▸ Условие задания:
Перепишите дословно фрагмент текста о пожаре в Самаре, который начинается со слов, содержащих «Это только по», и заканчивается словами «поступать) всякий, правда?».

▸ Исходный текст:
——————————

ПОСЛЕ
ПОЖАРА
В Самаре погибли 57 человек, 237 — пострадали, 20 —
пропали без вести
За прошлый
год всего в России от пожаров погибли 14 тысяч человек. Иначе говоря,
за год произошло 245 самарских трагедий: каждые полтора дня по такой
же трагедии. Общенародный траур нужно объявлять четыре дня в неделю.
Это только по погибшим от огня
Разумеется,
пожарные не дурнее меня, они все видели, дважды в год проверяя
данный спецобъект, и предписывали сделать то-то и то-то. Милиционеры
и не спорили. Правда, ничего и не делали. Да и денег не было.
Так поступил бы (и будет поступать) всякий, правда?
В 98-м здание отделали
дорогим ракушечником. Стены покрыли противопожарными щитами (их
отличительное качество — они не горят, а тлеют, то есть могут
«накапливать» температуру до состояния, когда вспыхнет то, что
с ними соприкоснулось, а сами не станут вспыхивать. Но зато если
за таким щитом загорелась проводка — долго не заметишь). Установили
индикаторы дыма (не сработали). Повесили огнетушители (работал
один из четырех). Аж по 12 пожарных кранов на этаж (не сработали,
потому что давление воды в районе маленькое). Установили радио
в каждом кабинете (нормальные люди просто отключали звук, а некоторые
настроили на музыкальный канал). Через каждые десять метров на
стенах развесили красивые, в рамочках планы эвакуации (надо ли
говорить, сколько человек их хотя бы рассмотрели. К слову, ни
один «ответственный за эвакуацию в случае пожара» не знал, что
делать, когда пожар начался). Провели несколько раз учения: милиционеры,
покуривая, спускались во двор и остроумно комментировали действия
пожарных, которые лихо врывались на второй этаж (тот самый!),
в считанные секунды гасили воображаемый огонь, получали «отлично»
и мчались обратно.

——————————

(Строки с пространственными вопросами)
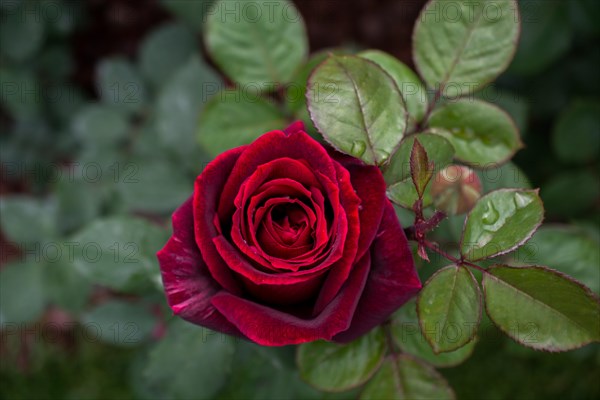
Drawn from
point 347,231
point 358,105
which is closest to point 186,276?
point 347,231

——————————

▸ Верный ответ:
Это только по погибшим от огня
Разумеется,
пожарные не дурнее меня, они все видели, дважды в год проверяя
данный спецобъект, и предписывали сделать то-то и то-то. Милиционеры
и не спорили. Правда, ничего и не делали. Да и денег не было.
Так поступил бы (и будет поступать) всякий, правда?